### SUPPLIED DATA ###

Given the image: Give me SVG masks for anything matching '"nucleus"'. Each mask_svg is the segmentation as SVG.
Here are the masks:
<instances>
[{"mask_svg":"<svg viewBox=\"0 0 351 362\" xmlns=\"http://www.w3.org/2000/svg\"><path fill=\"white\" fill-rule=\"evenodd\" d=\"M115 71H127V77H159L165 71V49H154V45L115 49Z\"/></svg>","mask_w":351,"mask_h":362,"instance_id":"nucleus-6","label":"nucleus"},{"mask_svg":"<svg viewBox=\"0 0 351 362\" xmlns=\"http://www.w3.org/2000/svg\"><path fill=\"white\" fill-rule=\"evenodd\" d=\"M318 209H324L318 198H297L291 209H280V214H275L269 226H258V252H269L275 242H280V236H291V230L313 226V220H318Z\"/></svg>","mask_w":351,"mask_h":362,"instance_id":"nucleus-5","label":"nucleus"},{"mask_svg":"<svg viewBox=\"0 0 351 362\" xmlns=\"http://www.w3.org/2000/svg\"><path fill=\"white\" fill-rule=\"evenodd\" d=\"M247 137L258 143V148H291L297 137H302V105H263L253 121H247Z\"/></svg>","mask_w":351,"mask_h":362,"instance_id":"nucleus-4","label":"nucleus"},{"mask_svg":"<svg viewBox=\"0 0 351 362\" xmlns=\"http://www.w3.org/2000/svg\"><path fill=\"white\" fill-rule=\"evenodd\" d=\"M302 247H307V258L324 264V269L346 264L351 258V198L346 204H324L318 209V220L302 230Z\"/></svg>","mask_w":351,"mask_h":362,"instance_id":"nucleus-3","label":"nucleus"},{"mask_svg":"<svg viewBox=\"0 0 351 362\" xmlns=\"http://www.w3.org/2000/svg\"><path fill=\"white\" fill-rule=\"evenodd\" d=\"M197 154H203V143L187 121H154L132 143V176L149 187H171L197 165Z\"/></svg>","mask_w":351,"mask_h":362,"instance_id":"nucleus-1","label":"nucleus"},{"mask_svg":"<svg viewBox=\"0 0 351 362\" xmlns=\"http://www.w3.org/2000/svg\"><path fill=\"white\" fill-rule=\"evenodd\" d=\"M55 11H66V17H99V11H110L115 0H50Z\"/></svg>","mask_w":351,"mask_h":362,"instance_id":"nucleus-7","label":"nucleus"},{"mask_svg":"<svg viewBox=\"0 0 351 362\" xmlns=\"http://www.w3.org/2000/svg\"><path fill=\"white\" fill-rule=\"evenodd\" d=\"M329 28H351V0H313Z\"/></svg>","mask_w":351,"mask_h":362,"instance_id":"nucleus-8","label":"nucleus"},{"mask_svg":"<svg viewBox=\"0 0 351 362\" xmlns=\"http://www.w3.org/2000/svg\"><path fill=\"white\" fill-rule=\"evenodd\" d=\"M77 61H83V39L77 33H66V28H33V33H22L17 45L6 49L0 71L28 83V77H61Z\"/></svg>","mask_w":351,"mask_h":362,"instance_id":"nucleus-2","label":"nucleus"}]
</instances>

###

• _WHAT THE TASK REQUIRES_
Copy the rows word for word, from the first line through the line holding "<instances>", inclusive.

• _SOLUTION FOR THIS TASK_
Given the image: Give me SVG masks for anything matching '"nucleus"'. Each mask_svg is the segmentation as SVG.
Here are the masks:
<instances>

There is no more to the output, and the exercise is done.